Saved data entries
-=-=-=-=-

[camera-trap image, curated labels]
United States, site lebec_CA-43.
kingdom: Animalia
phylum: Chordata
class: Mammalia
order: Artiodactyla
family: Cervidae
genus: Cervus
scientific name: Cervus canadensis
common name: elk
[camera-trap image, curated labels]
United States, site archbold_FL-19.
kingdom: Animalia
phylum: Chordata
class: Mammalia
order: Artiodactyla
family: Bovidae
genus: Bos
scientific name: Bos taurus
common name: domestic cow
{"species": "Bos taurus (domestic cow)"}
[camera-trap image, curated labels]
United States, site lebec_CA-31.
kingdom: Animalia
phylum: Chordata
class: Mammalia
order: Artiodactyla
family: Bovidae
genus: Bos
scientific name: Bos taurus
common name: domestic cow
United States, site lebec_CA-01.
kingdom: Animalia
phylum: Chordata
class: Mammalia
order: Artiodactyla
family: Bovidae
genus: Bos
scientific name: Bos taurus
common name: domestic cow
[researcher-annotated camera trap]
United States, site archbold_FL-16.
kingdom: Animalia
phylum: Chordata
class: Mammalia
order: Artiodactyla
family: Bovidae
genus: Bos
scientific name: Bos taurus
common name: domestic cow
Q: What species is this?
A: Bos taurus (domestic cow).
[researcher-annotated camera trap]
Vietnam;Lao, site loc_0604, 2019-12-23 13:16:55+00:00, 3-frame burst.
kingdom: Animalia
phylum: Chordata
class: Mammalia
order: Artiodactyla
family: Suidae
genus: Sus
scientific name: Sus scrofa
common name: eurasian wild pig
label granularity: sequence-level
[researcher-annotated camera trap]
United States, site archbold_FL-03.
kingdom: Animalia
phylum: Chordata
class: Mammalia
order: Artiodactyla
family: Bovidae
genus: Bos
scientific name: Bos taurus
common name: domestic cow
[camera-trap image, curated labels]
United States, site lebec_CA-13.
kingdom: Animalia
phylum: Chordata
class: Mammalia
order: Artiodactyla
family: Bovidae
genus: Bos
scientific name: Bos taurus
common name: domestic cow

-=-=-=-=-

Exercise objective
Write out the line containing "A: Bos taurus (domestic cow)." and every line after it through the end of the entries. Keep each one exactly as it is, and add nothing.

Task answer
A: Bos taurus (domestic cow).
[researcher-annotated camera trap]
Vietnam;Lao, site loc_0604, 2019-12-23 13:16:55+00:00, 3-frame burst.
kingdom: Animalia
phylum: Chordata
class: Mammalia
order: Artiodactyla
family: Suidae
genus: Sus
scientific name: Sus scrofa
common name: eurasian wild pig
label granularity: sequence-level
[researcher-annotated camera trap]
United States, site archbold_FL-03.
kingdom: Animalia
phylum: Chordata
class: Mammalia
order: Artiodactyla
family: Bovidae
genus: Bos
scientific name: Bos taurus
common name: domestic cow
[camera-trap image, curated labels]
United States, site lebec_CA-13.
kingdom: Animalia
phylum: Chordata
class: Mammalia
order: Artiodactyla
family: Bovidae
genus: Bos
scientific name: Bos taurus
common name: domestic cow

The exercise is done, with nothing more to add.